I use a Home Depot mixing tub in my DCN cages at the bottom and soon on the top level too by using a tunnel instead of the ramp.


----------



## raindear (Mar 3, 2015)

artgecko said:


> I use the stainless steel bass pans and had them cut 1/2" taller (3" tall at $6 surcharge per pan) and LOVE them. You don't have to paint the stainless stell ones and they clean with soap / water very well. I've had mine for a year now and no rust.
> 
> If you get the non stainless steel you do need to powder coat them or spray / seal them with a good metal covering / water proof paint.. Maybe a type of rustoleum would work.
> 
> I have shelf pans made by flowertown chinchillas and do not like them as much... I have had them about 6 months and already see some wear on the powder coating where they have peed and it is starting to wear at the paint / coating.
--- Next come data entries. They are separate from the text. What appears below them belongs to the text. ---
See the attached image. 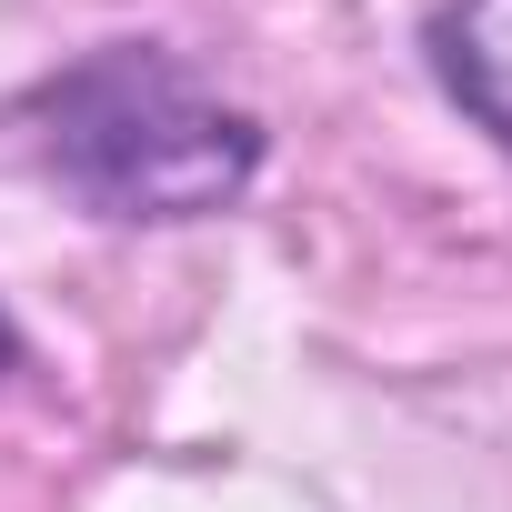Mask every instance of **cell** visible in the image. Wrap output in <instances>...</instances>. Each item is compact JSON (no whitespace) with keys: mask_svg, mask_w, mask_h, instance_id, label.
Segmentation results:
<instances>
[{"mask_svg":"<svg viewBox=\"0 0 512 512\" xmlns=\"http://www.w3.org/2000/svg\"><path fill=\"white\" fill-rule=\"evenodd\" d=\"M432 71L512 151V0H452V11L432 21Z\"/></svg>","mask_w":512,"mask_h":512,"instance_id":"7a4b0ae2","label":"cell"},{"mask_svg":"<svg viewBox=\"0 0 512 512\" xmlns=\"http://www.w3.org/2000/svg\"><path fill=\"white\" fill-rule=\"evenodd\" d=\"M11 372H21V322L0 312V382H11Z\"/></svg>","mask_w":512,"mask_h":512,"instance_id":"3957f363","label":"cell"},{"mask_svg":"<svg viewBox=\"0 0 512 512\" xmlns=\"http://www.w3.org/2000/svg\"><path fill=\"white\" fill-rule=\"evenodd\" d=\"M41 151L101 221H201L262 171V121L201 91L171 51L111 41L41 91Z\"/></svg>","mask_w":512,"mask_h":512,"instance_id":"6da1fadb","label":"cell"}]
</instances>
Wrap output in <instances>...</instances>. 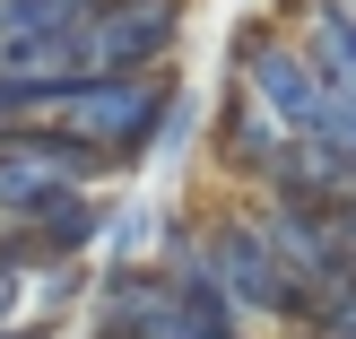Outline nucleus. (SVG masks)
<instances>
[{
	"instance_id": "nucleus-7",
	"label": "nucleus",
	"mask_w": 356,
	"mask_h": 339,
	"mask_svg": "<svg viewBox=\"0 0 356 339\" xmlns=\"http://www.w3.org/2000/svg\"><path fill=\"white\" fill-rule=\"evenodd\" d=\"M270 17L313 52V70L330 79V96L356 104V9H348V0H278Z\"/></svg>"
},
{
	"instance_id": "nucleus-12",
	"label": "nucleus",
	"mask_w": 356,
	"mask_h": 339,
	"mask_svg": "<svg viewBox=\"0 0 356 339\" xmlns=\"http://www.w3.org/2000/svg\"><path fill=\"white\" fill-rule=\"evenodd\" d=\"M313 139H322V148L339 157V166H348V183H356V104H348V96L330 104V122H322V131H313Z\"/></svg>"
},
{
	"instance_id": "nucleus-10",
	"label": "nucleus",
	"mask_w": 356,
	"mask_h": 339,
	"mask_svg": "<svg viewBox=\"0 0 356 339\" xmlns=\"http://www.w3.org/2000/svg\"><path fill=\"white\" fill-rule=\"evenodd\" d=\"M87 0H0V44H26V35H79Z\"/></svg>"
},
{
	"instance_id": "nucleus-6",
	"label": "nucleus",
	"mask_w": 356,
	"mask_h": 339,
	"mask_svg": "<svg viewBox=\"0 0 356 339\" xmlns=\"http://www.w3.org/2000/svg\"><path fill=\"white\" fill-rule=\"evenodd\" d=\"M200 139H209V166H218V183H226V191H243V200H261V191L278 183V166L296 157V131L252 96V87H235V79L218 87V104H209V131H200Z\"/></svg>"
},
{
	"instance_id": "nucleus-4",
	"label": "nucleus",
	"mask_w": 356,
	"mask_h": 339,
	"mask_svg": "<svg viewBox=\"0 0 356 339\" xmlns=\"http://www.w3.org/2000/svg\"><path fill=\"white\" fill-rule=\"evenodd\" d=\"M226 79H235V87H252V96L270 104V113L287 122L296 139H313V131L330 122V104H339V96H330V79L313 70V52L296 44V35L278 26V17H252V26H235Z\"/></svg>"
},
{
	"instance_id": "nucleus-3",
	"label": "nucleus",
	"mask_w": 356,
	"mask_h": 339,
	"mask_svg": "<svg viewBox=\"0 0 356 339\" xmlns=\"http://www.w3.org/2000/svg\"><path fill=\"white\" fill-rule=\"evenodd\" d=\"M87 313H96L104 339H252L226 313V296L174 287L156 261H113L96 278V296H87Z\"/></svg>"
},
{
	"instance_id": "nucleus-15",
	"label": "nucleus",
	"mask_w": 356,
	"mask_h": 339,
	"mask_svg": "<svg viewBox=\"0 0 356 339\" xmlns=\"http://www.w3.org/2000/svg\"><path fill=\"white\" fill-rule=\"evenodd\" d=\"M348 9H356V0H348Z\"/></svg>"
},
{
	"instance_id": "nucleus-2",
	"label": "nucleus",
	"mask_w": 356,
	"mask_h": 339,
	"mask_svg": "<svg viewBox=\"0 0 356 339\" xmlns=\"http://www.w3.org/2000/svg\"><path fill=\"white\" fill-rule=\"evenodd\" d=\"M165 104H174V70H156V79L87 70V79H70L61 96L44 104V122L70 131L79 148H96L104 166H139V157L156 148V131H165Z\"/></svg>"
},
{
	"instance_id": "nucleus-11",
	"label": "nucleus",
	"mask_w": 356,
	"mask_h": 339,
	"mask_svg": "<svg viewBox=\"0 0 356 339\" xmlns=\"http://www.w3.org/2000/svg\"><path fill=\"white\" fill-rule=\"evenodd\" d=\"M156 235H165V209L113 200V218H104V253H113V261H156Z\"/></svg>"
},
{
	"instance_id": "nucleus-1",
	"label": "nucleus",
	"mask_w": 356,
	"mask_h": 339,
	"mask_svg": "<svg viewBox=\"0 0 356 339\" xmlns=\"http://www.w3.org/2000/svg\"><path fill=\"white\" fill-rule=\"evenodd\" d=\"M200 270L209 287L226 296V313H235L243 331H270V339H296V305H305V287H296V270L270 253V235H261L252 200H218L200 209Z\"/></svg>"
},
{
	"instance_id": "nucleus-9",
	"label": "nucleus",
	"mask_w": 356,
	"mask_h": 339,
	"mask_svg": "<svg viewBox=\"0 0 356 339\" xmlns=\"http://www.w3.org/2000/svg\"><path fill=\"white\" fill-rule=\"evenodd\" d=\"M52 261L35 253V235H17V226H0V331H17L26 322V305H35V278H44Z\"/></svg>"
},
{
	"instance_id": "nucleus-13",
	"label": "nucleus",
	"mask_w": 356,
	"mask_h": 339,
	"mask_svg": "<svg viewBox=\"0 0 356 339\" xmlns=\"http://www.w3.org/2000/svg\"><path fill=\"white\" fill-rule=\"evenodd\" d=\"M0 148H9V122H0Z\"/></svg>"
},
{
	"instance_id": "nucleus-8",
	"label": "nucleus",
	"mask_w": 356,
	"mask_h": 339,
	"mask_svg": "<svg viewBox=\"0 0 356 339\" xmlns=\"http://www.w3.org/2000/svg\"><path fill=\"white\" fill-rule=\"evenodd\" d=\"M104 218H113V200L104 191H52V200H35L26 218H9L17 235H35V253L44 261H87L104 244Z\"/></svg>"
},
{
	"instance_id": "nucleus-5",
	"label": "nucleus",
	"mask_w": 356,
	"mask_h": 339,
	"mask_svg": "<svg viewBox=\"0 0 356 339\" xmlns=\"http://www.w3.org/2000/svg\"><path fill=\"white\" fill-rule=\"evenodd\" d=\"M191 35V0H87L79 52L87 70H122V79H156Z\"/></svg>"
},
{
	"instance_id": "nucleus-14",
	"label": "nucleus",
	"mask_w": 356,
	"mask_h": 339,
	"mask_svg": "<svg viewBox=\"0 0 356 339\" xmlns=\"http://www.w3.org/2000/svg\"><path fill=\"white\" fill-rule=\"evenodd\" d=\"M0 339H17V331H0Z\"/></svg>"
},
{
	"instance_id": "nucleus-16",
	"label": "nucleus",
	"mask_w": 356,
	"mask_h": 339,
	"mask_svg": "<svg viewBox=\"0 0 356 339\" xmlns=\"http://www.w3.org/2000/svg\"><path fill=\"white\" fill-rule=\"evenodd\" d=\"M96 339H104V331H96Z\"/></svg>"
}]
</instances>
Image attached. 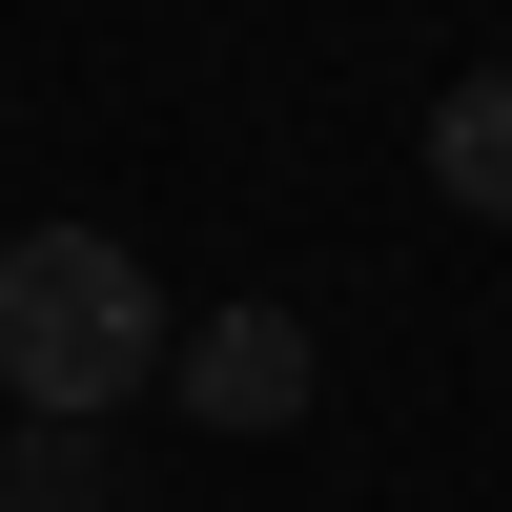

Flowertown does make flat pans for the DCN, so if you wanted to use fleece, that would be the way to go.


I haven't had any problem with mine, but if I do I'll just put the Bass pans back in for a couple weeks and epoxy coat the Flower Town pans. I wouldn't use the flat ones because I like having the lip to help hold any debris in until I can get them outside to brush it off before laundering the fleece liners.


----------



## amadeo395 (Feb 12, 2016)

Do you have a picture of that? I took your advice and gotr the HD tub for the bottom layer, but I would love to see what you did to the top.


----------